→ **Document passage**
************

Abstract:
Methods and apparatus are described for irradiating living tissue via a cavity or lumen, using an inflatable balloon applicator. In a preferred embodiment the applicator balloon has a balloon skin with x-ray contrast material in relatively low concentration, so that an outline of the balloon will appear sharply when imaged externally. In another preferred embodiment the balloon catheter has a drain for withdrawing liquids from the cavity, which may include channels or texture on the exterior of the balloon. Methods are described for using a switchable miniature x-ray tube, variable as to voltage and current, to achieve accuracy in an isodose profile.

Description:
BACKGROUND OF THE INVENTION  
       [0001]     This application is a continuation in part of application Ser. No. 10,683,885, filed Oct. 13, 2003, now 
     
    
       [0002]     This invention concerns therapeutic radiation treatment of living tissue, usually but not necessarily within a body cavity, which may be a surgical cavity following a resection of a tumor. In one aspect the invention is concerned with use of a switchable, miniature electronic x-ray source, which may be controllable as to depth and intensity, for administering such therapeutic treatment.  
         [0003]     Treatment of surgical cavities, such as after malignant tumor excision, has been accomplished with applicators which are inserted usually into a newly formed opening through the skin, a conveniently located opening into the surgical resection cavity. Generally the location is different from the surgical closure itself. Applicators have been disclosed which essentially comprise a balloon of known and relatively rigid geometry, essentially spherical, expandable generally to about four to six centimeters, that is, designed to have an inflated size of about four to six centimeters diameter. Some of the generally spherical balloon catheters were described as having multiple walls to form inner and outer spaces, for reasons relating to the objective of delivering a uniform dose to tissue surrounding the balloon. In the prior art such known-geometry balloons were inflated with a liquid, with an applicator guide positioned within the balloon and in the liquid, so that the applicator guide could receive a radiation source comprising a radioactive isotope.

************

→ **Provided material**
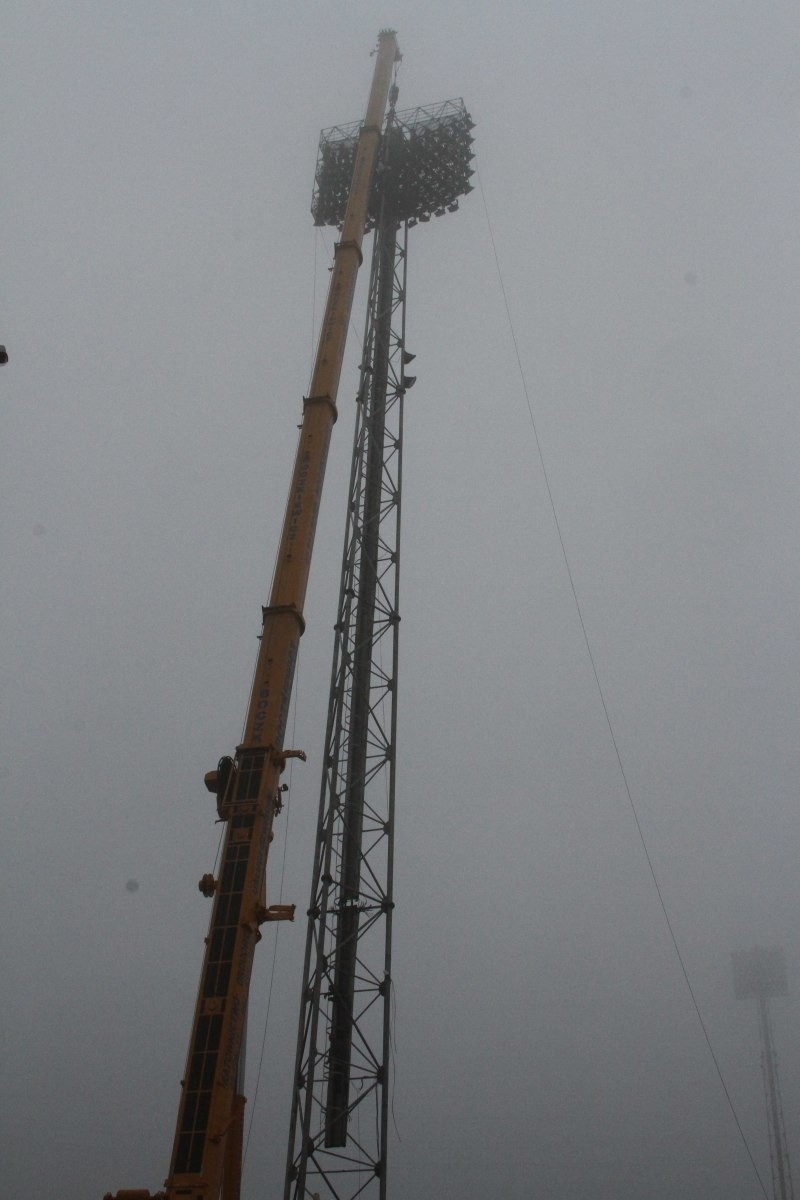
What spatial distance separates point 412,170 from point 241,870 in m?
25.7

************

→ **Problem set**
a. From the patent passage, list every property on which the miniature x-ray source or tube is said to be variable or controllable.
b. Please answer these questions from the patent passage:
(i) In what concentration is x-ray contrast material present in the balloon skin?
(ii) What inflated diameter were the prior-art spherical balloons designed to have?
(iii) What were the prior-art known-geometry balloons inflated with?
The listing has no connection to the patent passage.

→ **Answers to the exercise**
a.
Voltage
Current
Depth
Intensity

b.
(i) Relatively low concentration
(ii) About four to six centimeters
(iii) A liquid